Unused result

bearophile bearophileHUGS at lycos.com
Sun Oct 4 13:47:15 PDT 2009


Days ago I have shown the idea for a possible feature (that may be seen as a better version of __builtin_constant_p() of GCC): a traits that at compile time inside a function allows to know if each of the argument values is known at compile-time (every time such information isn't available, it defaults to "false", that means such argument is not known at compile time). Such information can be used inside the function with static ifs, to avoid some run-time computations.
A function with N arguments that uses such feature may be seen as a template that generates up to 2^N instantiations in the binary (but usually arguments are few and often you don't need to test if each of them is a compile time constant, so usually if you use this feature you don't have more than 2 or 4 different instantiations). I'd like to know if such feature can be implemented.
This feature in practice allows for a manual form of partial compilation. It moves the burden of partial compilation from the compiler to the programmer. Generally moving work to the programmer isn't a good idea, but in this case I think it's acceptable because implementing partial compilation in compilers is hard, while I think this feature is much simpler to implement, and the programmer is able to manually optimize critical functions.

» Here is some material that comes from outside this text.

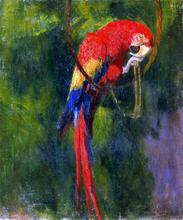Parrots Paintings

Now I've thought about another related possible feature. Inside a function (maybe with another trait) it may be interesting to know, at compile time, if the result of the function itself is being used (this feature is useful only for functions with side effects, so it's disallowed inside pure functions). If you know the result isn't used, then you don't need to compute it; so this trait may be used with a static if to avoid some useless computations.
Generally given a function, different parts of the code may use its return value or not use it, so this feature may produce two compiled versions of the function inside the binary. This is acceptable (so this feature can also be seen as a limited form of return overload, but you define a single function).
(The function attribute warn_unused_result of GCC is something quite different).